GÖKHAN ÜNLÜ

Mart 2024 seçimlerimden bu yana adeta uzay mekiği kapsülü içerisinde zaman yolculuğu yapıyoruz. Siyasi liderler, genel başkanlar, il ve ilçe başkanları ve diğer kadrolar müceddet yapılanmasında başka bir deyişle restorasyon çalışmalarında diyebiliriz. 

Çocukluk dönemlerimizde fırıldak oyunu oynardık, yeni nesil bilmese de bugünkü telafuz ile adı topaç ya da fır döndüdür. Maalesef son zamanlarda ki oy kaybetmeler birçok siyasi lideri de benimsediği düşüncesinden ideoloji ve adını dava niye nitelendirdiği çıkar amaçlı yaklaşımdan öteye götürememiştir.

Bu odaklar millet'e ve devletin hiyerarşisine yarar dan çok zarar getirmiş, sonuçta yıllardır hekimlerin çare bulumadığı siyasi yaralara kurd girmiş ve bedenleri çürütmeye başlamıştır.

Bir yandan eleştiriler devam eder iken bizler halk ve toplum olarak gerçeklerin ve doğru kişilerin seçilmesinden yana değilde; menfaat ve çıkar odaklarının ve şöhret basamaklarının merdiven basamaklarını çıkmak için hedefledikleri oyunlarından asırlardır kaybetmedik mi? 

Milletin hayalleri bulut olmadı mı? Çocukların ellerinden kayıp Gökyüzünde kaybolan balonlarının renkleri solmadı mı?  Bu musibetlerin, kaybolan hayallerin suçlusu siyasal dezenformasyonlar mı yoksa bizler miyiz bir kaç dakika düşünmek ne kaybettirecek ki!
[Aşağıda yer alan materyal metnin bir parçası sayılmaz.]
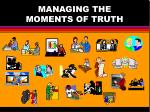 managing the moments of truth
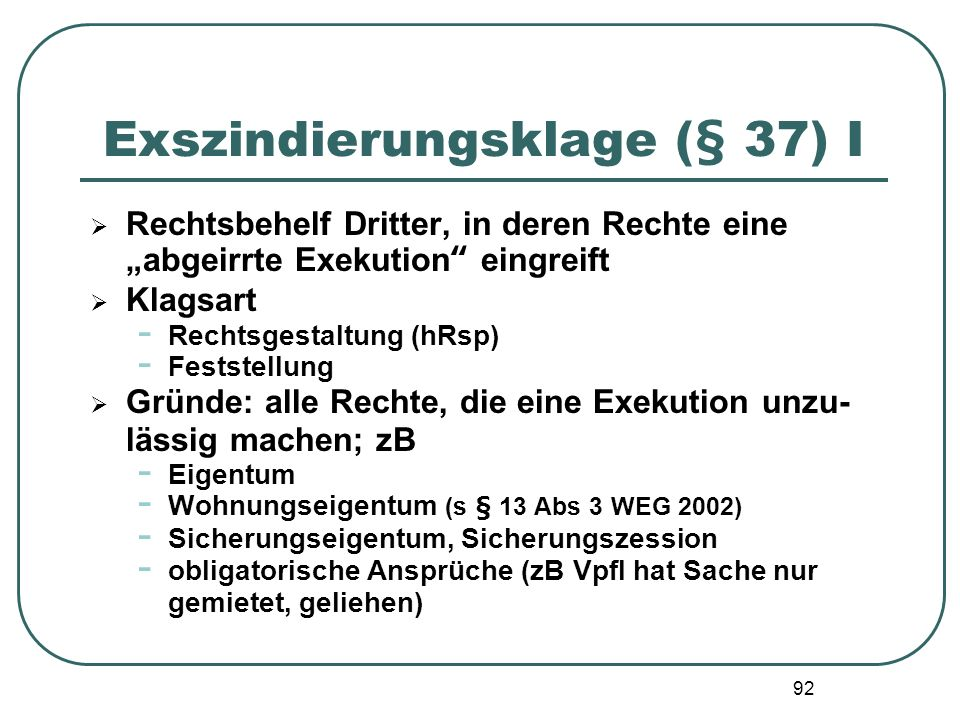 Exszindierungsklage (§ 37) I
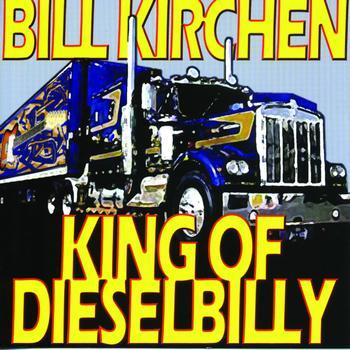 Bill Kirchen - King Of Dieselbilly
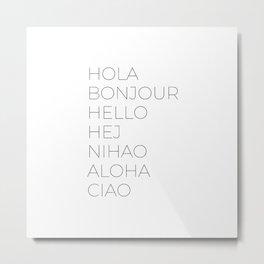 Hola Bonjour Hello Hej Nihao Aloha Ciao Metal Print
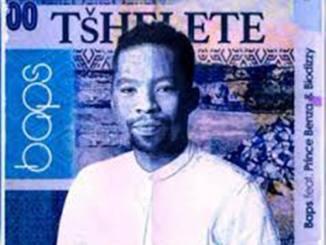 Baps – Tšhelete ft. Prince Benza & Biodizzy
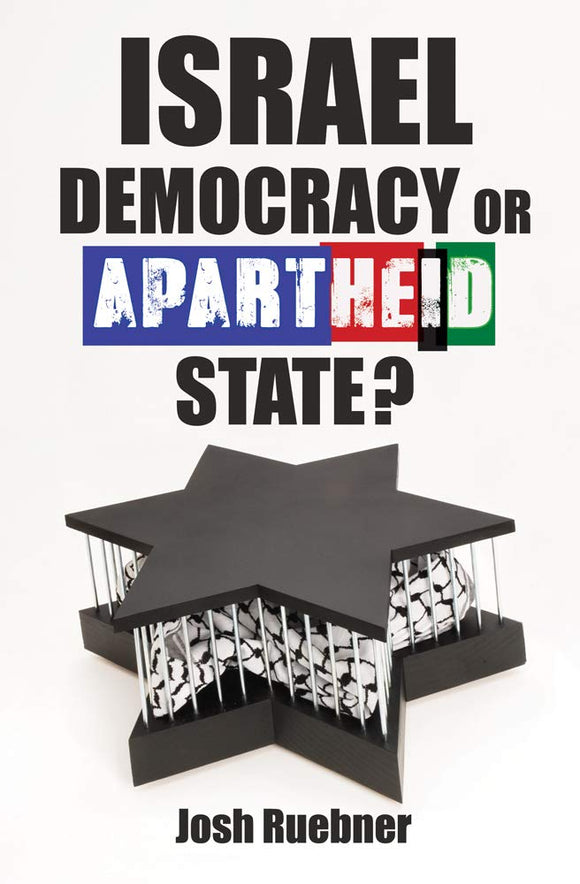 Israel: Democracy or Apartheid State?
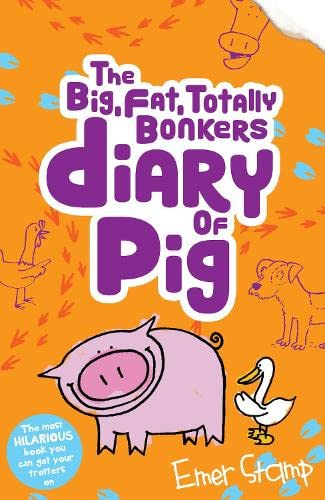 The (big, fat, totally bonkers) Diary of Pig By Emer Stamp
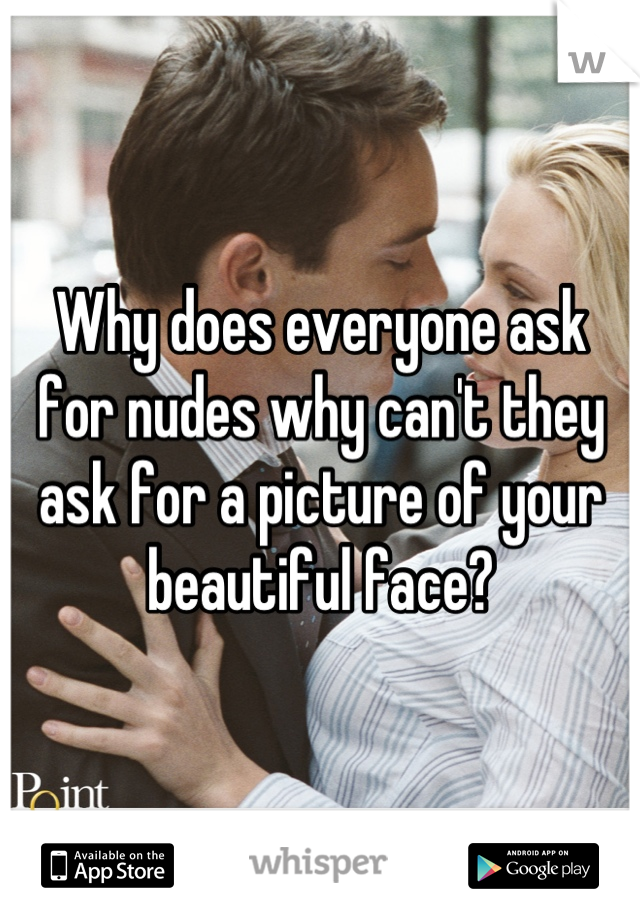 Why does everyone ask for nudes why can't they ask for a picture of your beautiful face?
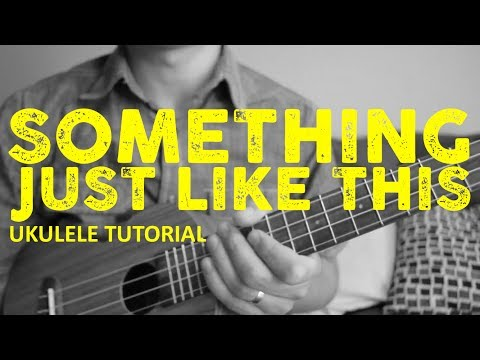 Something Just Like This - Ukulele Tutorial - The Chainsmokers & Coldplay - How To Play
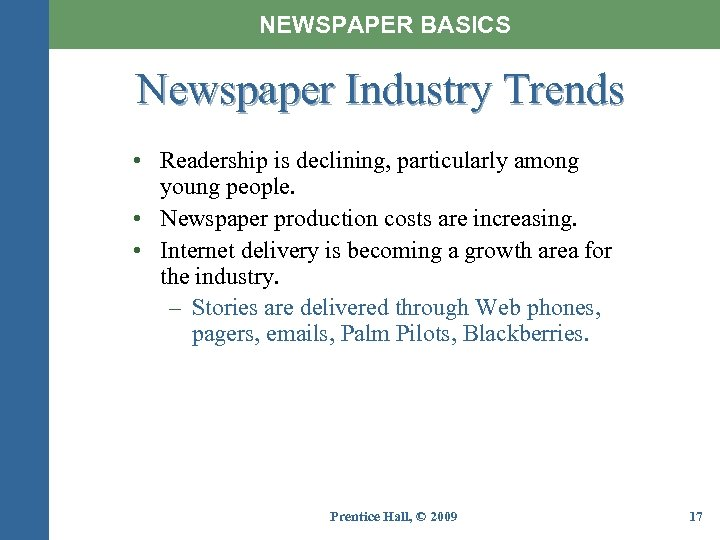 NEWSPAPER BASICS Newspaper Industry Trends • Readership is declining, particularly among young people. •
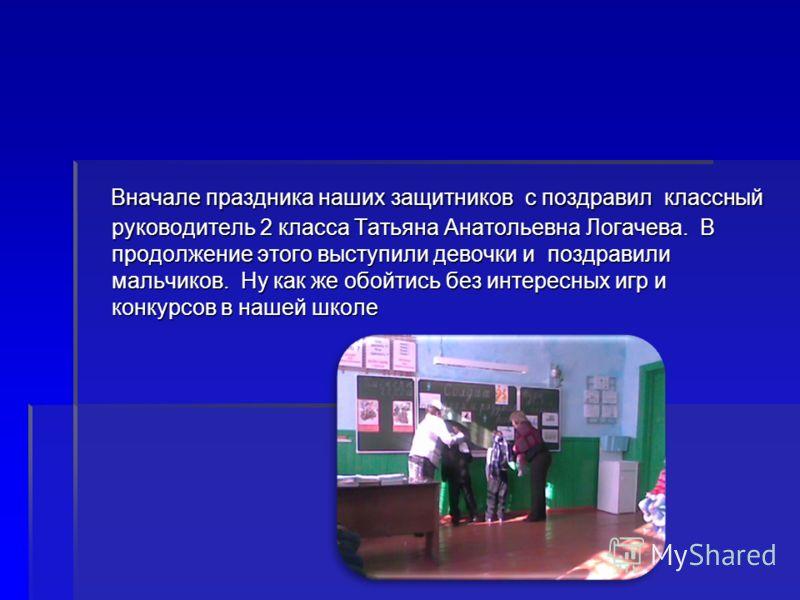 Вначале праздника наших защитников с поздравил классный руководитель 2 класса Татьяна Анатольевна Логачева. В продолжение этого выступили девочки и по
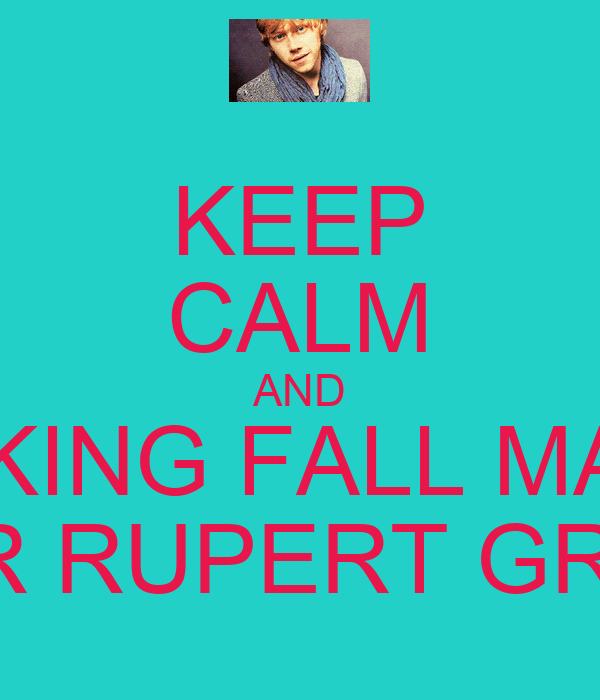 KEEP CALM AND FUCKING FALL MADLY FOR RUPERT GRINT
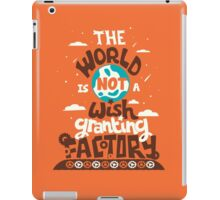 The World is Not a Wish Granting Factory iPad Case/Skin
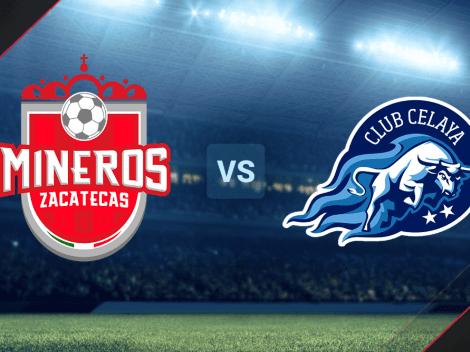 HOY | VER EN VIVO Mineros de Zacatecas vs. Celaya FC por la Liga de Expansión MX: Hora y canal de TV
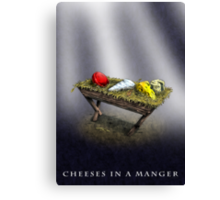 Cheeses in a Manger Canvas Print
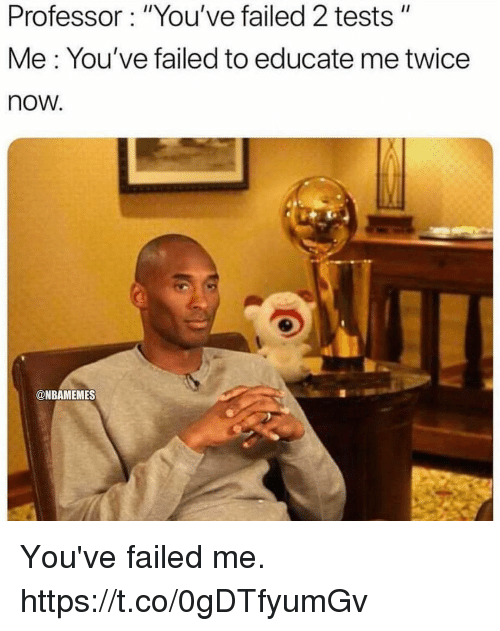 "Memes, 🤖, and Now: Professor: ""You've failed 2 tests""  Me: You've failed to educate me twice  now.  @NBAMEMES You've failed me. https://t.co/0gDTfyumGv"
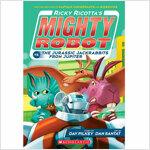 마이티로봇 #05 : Ricky Ricotta's Mighty Robot vs. the Jurassic Jackrabbits from Jupiter (Paperback)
Yaşadığımız yüzyıl endüstri sanayisi, tıp, bilim, jeoloji, genetik alanlarında coşarken bizim siyasi partiler halen serüven peşinde, ellerindeki notları ya da dillerindeki kendilerince inandıkları reel olmayan davranışlar ve hukuksuz anlayış içerisindeki çekişmeler ve anlaşmazlıklarla bir yandan narkoz bir yandandan da zehirler enjekte edilmiyor mu?

Olumsuzlukların, fikirlerin, görüşlerin ayrımcılığı ve bozuk yapılanma ile kadrolaşmalardaki ben duygusu rotası ve işleyişi bozuk düzenlerde her ne kadar yürütülmeye çalışılsa da siyasal literatürlerinde istifalar ile son buluyor.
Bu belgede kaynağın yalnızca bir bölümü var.